July 2014–June 2020
The Dana Center Mathematics Pathways (DCMP), developed by the Charles A. Dana Center at the University of Texas at Austin, is an alternative model of developmental math that shortens students’ time in remediation, tailors content to students’ career goals and academic paths, and uses student-centered instruction. CAPR is collaborating with the Dana Center and four community colleges in Texas to address the following questions:
- Do DCMP students have better academic outcomes than students in traditional developmental math programs? Are these outcomes mediated through changes in student engagement?
- How does the opportunity to participate in DCMP affect long-term academic success for students in the study sample?
- How does the opportunity to participate in DCMP affect a variety of student subgroups?
- To what degree is there fidelity to the DCMP model across colleges? What aspects of DCMP are consistent across sites? What adaptations were made and why?
- How do the curriculum and pedagogy in DCMP courses differ from the colleges’ traditional developmental math courses?
- Is DCMP cost-effective relative to business-as-usual practices?
The Study Design
Study intake began in fall 2015 and continued over four semesters through spring 2017. The research sample is composed of more than 1,400 students at four community colleges (El Paso Community College; Trinity Valley Community College; and Brookhaven College and Eastfield College, which are both part of the Dallas County Community College District). The students were assessed as needing one or two levels of developmental math.
Participants were randomly assigned to a treatment group that entered the yearlong DCMP program or to a control group that entered a traditional developmental and college-level math sequence. A random assignment design is ideal for this study because any differences in later outcomes can be attributed to the difference in the type of developmental math students took.
In the first phase of the project, researchers followed students for three or four semesters after their developmental math assignment. The outcomes of primary interest were completion of developmental and college-level math courses, average number of math credits earned, transfer to a four-year institution, and overall academic progress and course completion.

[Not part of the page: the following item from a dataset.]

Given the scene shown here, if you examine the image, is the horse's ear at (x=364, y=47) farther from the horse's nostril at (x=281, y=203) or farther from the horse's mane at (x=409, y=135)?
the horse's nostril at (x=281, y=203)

The project was extended to allow for a follow-up period of five years post-random assignment to examine the long-term goals of the program: students’ accumulation of college credits, completion, and transfer to a four-year institution. This research will inform policy discussions on the types of postsecondary reforms that can create long-term effects on students’ outcomes. The project will also estimate the cost-effectiveness of DCMP in comparison to standard math sequences.
What We’ve Learned
A May 2017 policy brief described modestly encouraging first-semester outcomes for the first two cohorts of DCMP students (fall 2015 and spring 2016). After one semester, DCMP students were more likely than control group students to have enrolled in and passed developmental math courses and to have earned developmental math credits. The curriculum and pedagogy of the DCMP courses were implemented with fidelity, and students in these classes were generally having a qualitatively different experience with math instruction than their peers in the control group. However, some colleges experienced challenges related to the additional time required to advise DCMP students into multiple math pathways and the need to ensure that the math courses align with four-year colleges’ transfer requirements.

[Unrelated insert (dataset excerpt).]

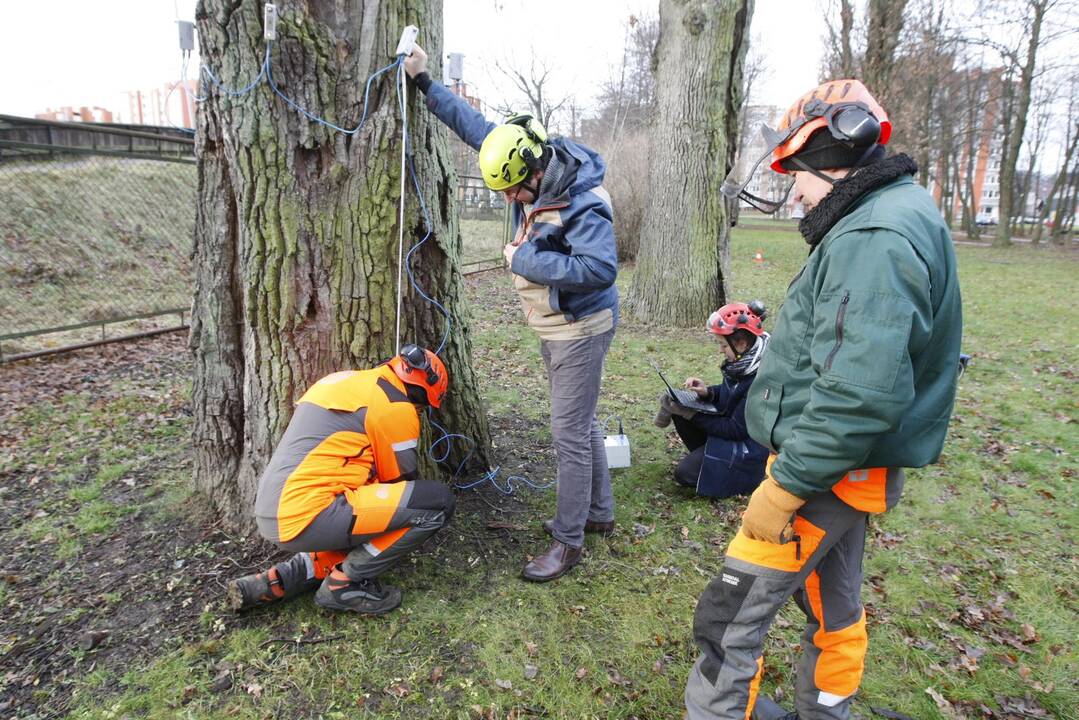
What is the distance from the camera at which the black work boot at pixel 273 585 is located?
2701 mm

In July 2018, CAPR released an interim brief that indicated that DCMP courses help students reach a critical college milestone: making it to and through college-level math courses. After three semesters, program group students passed college-level math and earned college-level credits at rates higher than their control group counterparts. These positive results from the second and third semesters indicated that DCMP’s active, student-centric model and its revised math content may be contributing to program students’ success. Despite these promising findings, researchers noted that DCMP courses did not appear to affect student persistence rates.

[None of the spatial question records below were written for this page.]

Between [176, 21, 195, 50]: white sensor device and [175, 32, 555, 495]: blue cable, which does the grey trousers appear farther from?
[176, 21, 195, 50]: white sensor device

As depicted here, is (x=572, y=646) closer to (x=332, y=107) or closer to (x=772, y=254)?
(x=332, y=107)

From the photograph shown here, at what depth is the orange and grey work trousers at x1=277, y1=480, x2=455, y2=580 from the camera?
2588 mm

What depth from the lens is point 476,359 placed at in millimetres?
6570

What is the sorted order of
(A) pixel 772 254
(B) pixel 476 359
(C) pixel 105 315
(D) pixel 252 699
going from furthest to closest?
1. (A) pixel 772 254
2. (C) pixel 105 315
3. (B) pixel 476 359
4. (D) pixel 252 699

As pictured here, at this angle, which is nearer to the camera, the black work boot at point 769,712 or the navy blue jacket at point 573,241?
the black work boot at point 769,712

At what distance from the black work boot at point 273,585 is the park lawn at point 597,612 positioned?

The final report on the first phase of the study, which included the full sample, was published in November 2019. Researchers found that DCMP was effective at helping students complete developmental requirements and pass college math. After three semesters, study students assigned to DCMP were 8 percentage points more likely to pass a developmental math course and almost 24 percentage points more likely to complete their developmental math sequence than students assigned to standard developmental math. DCMP students were also more likely to pass college-level math by the end of the study period.
This research is supported by the Institute of Education Sciences, U.S. Department of Education, through Grant R305C140007 to Teachers College, Columbia University. The opinions expressed are those of the authors and do not represent views of the Institute or the U.S. Department of Education.